Wednesday, May 18, 2016

Identifying & Stopping Bullying

Excerpt from a Reader's Digest article

"One Teacher’s Brilliant Strategy to Stop Bullying"

Here's how one schoolteacher takes time each week to look out for the lonely.

Every Friday afternoon, she asks her students to take out a piece of paper and write down the names of four children with whom they’d like to sit the following week. The children know that these requests may or may not be honored. She also asks the students to nominate one student who they believe has been an 
exceptional classroom citizen that week.
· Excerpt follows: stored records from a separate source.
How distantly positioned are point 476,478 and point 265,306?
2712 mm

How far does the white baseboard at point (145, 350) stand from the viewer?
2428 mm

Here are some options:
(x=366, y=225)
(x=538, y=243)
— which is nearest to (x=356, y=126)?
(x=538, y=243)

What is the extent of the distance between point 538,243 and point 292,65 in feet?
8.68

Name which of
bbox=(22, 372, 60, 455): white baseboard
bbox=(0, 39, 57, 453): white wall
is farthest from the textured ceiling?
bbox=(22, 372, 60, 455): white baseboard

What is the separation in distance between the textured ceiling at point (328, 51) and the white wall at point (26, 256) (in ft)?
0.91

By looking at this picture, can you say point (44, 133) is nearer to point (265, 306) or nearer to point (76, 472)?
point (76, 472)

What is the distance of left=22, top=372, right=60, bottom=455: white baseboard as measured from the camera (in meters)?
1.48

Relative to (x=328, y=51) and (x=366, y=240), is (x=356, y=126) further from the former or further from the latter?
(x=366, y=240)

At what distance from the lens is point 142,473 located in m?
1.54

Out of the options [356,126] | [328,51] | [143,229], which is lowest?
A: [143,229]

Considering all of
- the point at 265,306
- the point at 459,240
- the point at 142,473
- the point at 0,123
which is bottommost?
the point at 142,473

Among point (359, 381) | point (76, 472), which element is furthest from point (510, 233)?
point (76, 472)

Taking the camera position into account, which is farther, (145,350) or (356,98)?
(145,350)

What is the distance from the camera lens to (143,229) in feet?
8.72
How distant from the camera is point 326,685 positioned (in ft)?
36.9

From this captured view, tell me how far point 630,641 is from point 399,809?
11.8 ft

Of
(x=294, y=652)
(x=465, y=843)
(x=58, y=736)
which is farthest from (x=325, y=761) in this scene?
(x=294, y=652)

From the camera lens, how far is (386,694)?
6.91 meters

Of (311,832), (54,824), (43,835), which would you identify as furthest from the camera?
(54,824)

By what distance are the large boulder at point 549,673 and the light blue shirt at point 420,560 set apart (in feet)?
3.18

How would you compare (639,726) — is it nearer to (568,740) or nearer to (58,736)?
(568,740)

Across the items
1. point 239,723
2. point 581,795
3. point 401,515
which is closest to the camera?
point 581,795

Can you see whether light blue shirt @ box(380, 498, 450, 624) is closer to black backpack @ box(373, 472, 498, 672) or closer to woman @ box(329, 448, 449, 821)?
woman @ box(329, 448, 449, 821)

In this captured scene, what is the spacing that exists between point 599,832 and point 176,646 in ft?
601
All ballots are privately submitted to her.
And every single Friday afternoon, after the students go home, she takes out those slips of paper, places them in front of her, and studies them. 
She looks for patterns.
Who is not getting requested by anyone else?
Who can’t think of anyone to 
request?
Who never gets noticed enough 
to be nominated?
Who had a million friends last week and none this week?
You see, Chase’s teacher is not looking for a new seating chart or “exceptional citizens.” Chase’s teacher is looking for lonely children. She’s looking for children who are struggling to connect with other children. She’s identifying the little ones who are falling through the cracks of the class’s social life. She is discovering whose gifts are going unnoticed 
by their peers. And she’s pinning down—right away—who’s being bullied and who is doing the bullying.
As a teacher, parent, and lover of all children, I think this is the most brilliant Love Ninja strategy I have ever 
encountered. It’s like taking an X-ray of a classroom to see 
beneath the surface 
of things and into the hearts of students. 
It is like mining for gold—the gold being those children who need a little help, who need adults to step in and teach them how to make friends, how to ask others to play, how to 
join a group, or how to share their gifts. And it’s a bully deterrent 
because every teacher knows that bullying usually happens outside her eyeshot and that often kids being bullied are too intimidated to share. But, as she said, the truth comes out on those safe, private, little sheets 
of paper.
As Chase’s teacher explained 
this simple, ingenious idea, I stared at her with my mouth hanging open. “How long have you been using this system?” I said.
Ever since Columbine, she said. Every single Friday afternoon since Columbine. Good Lord.
This brilliant woman watched 
Columbine knowing that all violence begins with disconnection. All outward violence begins as inner loneliness. She watched that tragedy knowing that children who aren’t being noticed may eventually resort to being noticed by any means necessary.
And so she decided to start fighting violence early and often in the world within her reach. What Chase’s teacher 
is doing when she sits in her empty classroom studying those lists written with shaky 11-year-old hands is saving lives. I am convinced of it.
And what this mathematician 
has learned while using this system is something she really already knew: that everything—even love, even 
belonging—has a pattern to it. She finds the patterns, and through those lists she breaks the codes of disconnection. Then she gets lonely kids the help they need. It’s math to her. It’s math.
All is love—even math. Amazing.
Chase’s teacher retires this year. What a way to spend a life: looking for patterns of love and loneliness. Stepping in, every single day, and 
altering the trajectory of our world.